At this stage in your program, it's essential you prevent your senses from intruding into your isolation efforts.

First, check what your five senses are doing while you're having a cigarette in the addiction zone. Most likely you still taste the cigarette, still watch the smoke, still feel the cigarette in your hand, still smell the smoke, and still hear yourself exhale. If so, your senses are still actively involved. This is not full isolation.

To complete the isolation, you need to prevent each of your senses from getting involved as you smoke the cigarette. For example, you can cover the cigarette's taste with some gum or mouth wash.
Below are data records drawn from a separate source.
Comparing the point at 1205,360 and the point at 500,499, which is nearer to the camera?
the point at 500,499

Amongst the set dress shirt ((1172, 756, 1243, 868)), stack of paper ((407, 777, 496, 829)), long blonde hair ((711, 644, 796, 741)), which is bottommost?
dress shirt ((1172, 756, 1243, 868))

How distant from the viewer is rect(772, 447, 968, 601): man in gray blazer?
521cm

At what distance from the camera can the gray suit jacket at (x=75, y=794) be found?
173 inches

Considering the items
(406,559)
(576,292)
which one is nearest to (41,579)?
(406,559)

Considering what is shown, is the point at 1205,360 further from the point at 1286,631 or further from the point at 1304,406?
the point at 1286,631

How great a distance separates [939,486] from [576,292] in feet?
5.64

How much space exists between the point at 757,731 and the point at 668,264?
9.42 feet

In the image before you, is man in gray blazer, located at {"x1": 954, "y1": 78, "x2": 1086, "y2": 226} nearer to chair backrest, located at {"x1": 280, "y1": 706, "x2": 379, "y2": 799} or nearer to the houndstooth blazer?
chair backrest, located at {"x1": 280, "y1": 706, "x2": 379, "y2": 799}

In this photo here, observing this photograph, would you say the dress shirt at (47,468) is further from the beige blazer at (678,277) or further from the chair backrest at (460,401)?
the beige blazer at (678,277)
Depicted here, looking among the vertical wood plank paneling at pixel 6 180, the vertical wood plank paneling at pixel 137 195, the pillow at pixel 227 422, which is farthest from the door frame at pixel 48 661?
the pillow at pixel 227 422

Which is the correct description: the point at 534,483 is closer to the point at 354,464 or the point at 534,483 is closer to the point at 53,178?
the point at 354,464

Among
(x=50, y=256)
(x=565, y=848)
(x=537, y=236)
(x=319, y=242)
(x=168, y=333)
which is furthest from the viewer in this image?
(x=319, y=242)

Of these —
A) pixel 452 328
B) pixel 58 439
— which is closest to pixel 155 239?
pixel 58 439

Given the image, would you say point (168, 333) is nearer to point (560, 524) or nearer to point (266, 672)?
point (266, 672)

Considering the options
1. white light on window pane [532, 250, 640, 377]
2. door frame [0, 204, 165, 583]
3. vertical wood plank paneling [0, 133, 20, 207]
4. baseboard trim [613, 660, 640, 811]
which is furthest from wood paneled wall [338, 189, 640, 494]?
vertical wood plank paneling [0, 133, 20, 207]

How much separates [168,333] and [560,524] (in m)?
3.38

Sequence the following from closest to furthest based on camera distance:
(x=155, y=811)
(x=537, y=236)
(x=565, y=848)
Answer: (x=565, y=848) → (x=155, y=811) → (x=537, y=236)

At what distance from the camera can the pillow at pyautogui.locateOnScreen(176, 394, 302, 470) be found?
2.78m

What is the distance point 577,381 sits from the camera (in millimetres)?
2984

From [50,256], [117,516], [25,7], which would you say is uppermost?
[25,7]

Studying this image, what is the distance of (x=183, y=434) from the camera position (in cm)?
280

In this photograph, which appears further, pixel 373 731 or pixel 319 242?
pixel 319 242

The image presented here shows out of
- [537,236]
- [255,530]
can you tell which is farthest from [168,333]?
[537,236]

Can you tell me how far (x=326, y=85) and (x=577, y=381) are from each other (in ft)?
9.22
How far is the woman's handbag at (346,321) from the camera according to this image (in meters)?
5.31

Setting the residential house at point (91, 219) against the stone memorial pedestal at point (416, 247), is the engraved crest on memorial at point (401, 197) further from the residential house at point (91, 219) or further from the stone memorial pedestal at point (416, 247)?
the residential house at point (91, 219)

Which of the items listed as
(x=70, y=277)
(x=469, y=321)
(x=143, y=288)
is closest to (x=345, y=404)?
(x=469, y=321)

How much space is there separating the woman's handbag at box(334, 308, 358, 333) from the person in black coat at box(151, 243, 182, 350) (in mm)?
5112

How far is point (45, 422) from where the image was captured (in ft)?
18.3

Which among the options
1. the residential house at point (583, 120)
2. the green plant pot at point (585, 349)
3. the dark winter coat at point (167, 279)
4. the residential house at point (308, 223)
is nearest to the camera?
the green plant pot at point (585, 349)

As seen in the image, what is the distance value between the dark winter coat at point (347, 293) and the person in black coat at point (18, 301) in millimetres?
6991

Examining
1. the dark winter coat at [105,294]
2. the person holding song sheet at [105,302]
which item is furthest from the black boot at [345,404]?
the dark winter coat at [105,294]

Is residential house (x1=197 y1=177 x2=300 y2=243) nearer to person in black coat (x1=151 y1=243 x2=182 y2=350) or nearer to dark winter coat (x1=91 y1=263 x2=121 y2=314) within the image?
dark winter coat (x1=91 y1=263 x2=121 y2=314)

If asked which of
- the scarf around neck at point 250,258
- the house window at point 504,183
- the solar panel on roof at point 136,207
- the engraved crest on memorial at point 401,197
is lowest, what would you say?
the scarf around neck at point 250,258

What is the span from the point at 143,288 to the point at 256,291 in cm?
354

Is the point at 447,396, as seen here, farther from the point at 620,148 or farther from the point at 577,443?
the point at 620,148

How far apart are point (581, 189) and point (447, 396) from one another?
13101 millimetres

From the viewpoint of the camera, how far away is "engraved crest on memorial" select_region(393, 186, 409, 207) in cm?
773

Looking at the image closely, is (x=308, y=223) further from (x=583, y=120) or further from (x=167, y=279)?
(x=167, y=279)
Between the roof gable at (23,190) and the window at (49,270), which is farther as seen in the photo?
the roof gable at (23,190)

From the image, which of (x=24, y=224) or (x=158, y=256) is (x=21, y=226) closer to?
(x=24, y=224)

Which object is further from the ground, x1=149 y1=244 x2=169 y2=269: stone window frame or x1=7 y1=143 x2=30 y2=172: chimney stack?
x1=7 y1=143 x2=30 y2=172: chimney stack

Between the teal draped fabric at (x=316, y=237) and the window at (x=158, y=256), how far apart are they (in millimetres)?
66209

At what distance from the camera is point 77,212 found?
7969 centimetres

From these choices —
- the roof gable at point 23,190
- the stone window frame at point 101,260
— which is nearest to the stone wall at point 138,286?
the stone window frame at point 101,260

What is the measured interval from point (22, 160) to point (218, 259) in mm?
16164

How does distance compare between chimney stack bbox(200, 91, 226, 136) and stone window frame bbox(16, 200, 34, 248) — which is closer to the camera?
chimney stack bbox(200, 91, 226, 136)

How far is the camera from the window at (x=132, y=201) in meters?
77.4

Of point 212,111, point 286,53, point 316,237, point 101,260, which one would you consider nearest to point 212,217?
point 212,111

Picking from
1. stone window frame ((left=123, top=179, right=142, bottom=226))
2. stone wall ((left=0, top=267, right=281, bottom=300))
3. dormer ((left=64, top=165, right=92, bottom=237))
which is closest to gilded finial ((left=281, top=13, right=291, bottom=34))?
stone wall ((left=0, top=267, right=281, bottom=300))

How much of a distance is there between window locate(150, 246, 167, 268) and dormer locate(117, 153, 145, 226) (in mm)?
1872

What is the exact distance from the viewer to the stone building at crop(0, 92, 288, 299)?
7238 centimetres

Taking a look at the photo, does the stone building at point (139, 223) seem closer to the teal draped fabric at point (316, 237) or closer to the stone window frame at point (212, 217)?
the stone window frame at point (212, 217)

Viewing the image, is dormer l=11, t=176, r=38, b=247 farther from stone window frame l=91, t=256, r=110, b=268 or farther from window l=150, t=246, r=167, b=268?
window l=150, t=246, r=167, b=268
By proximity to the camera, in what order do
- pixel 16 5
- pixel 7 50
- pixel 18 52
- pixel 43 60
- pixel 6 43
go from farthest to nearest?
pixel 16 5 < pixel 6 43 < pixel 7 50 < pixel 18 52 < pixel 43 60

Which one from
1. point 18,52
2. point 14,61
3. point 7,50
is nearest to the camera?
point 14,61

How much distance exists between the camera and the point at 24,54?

Close your eyes when you blow out the smoke. Get your hands out of the act — hold the cigarette with a pair of pliers. Hold your nose. Wear a pair of earplugs.

A few weeks of these antics and the old addiction cigarettes will never be the same. That's the point!

Even though these suggestions sound funny, they are deadly serious. They will save your life.

Everyday Life

These isolation adjustments are an important part of the program, and as such, they need to extend beyond the limits of your house and into the real world. This means taking your earplugs, nose plugs, and mouthwash to work. No excuses for parties, weddings, or camping trips. Your need to find the equivalent of your blank wall at home and smoke your addiction cigarette there.

Remember, you are committed to giving the program a chance.

If you slip-up and have a couple of cigarettes in your old "use all the senses" manner, it's not a problem. Just get right back on track.

A sample on-the-road isolation package:

The Payoff

In a relatively short period, these isolation and disruption maneuvers will begin to break down your old habit connections. Each day your habit will become a little weaker. Every time you smoke in a different way or isolate your cigarette, you strip away more of your habit's strength. Stay with it and your smoking habit will soon be in disarray.

As the exercises take their toll, your smoking habit will become more and more disoriented.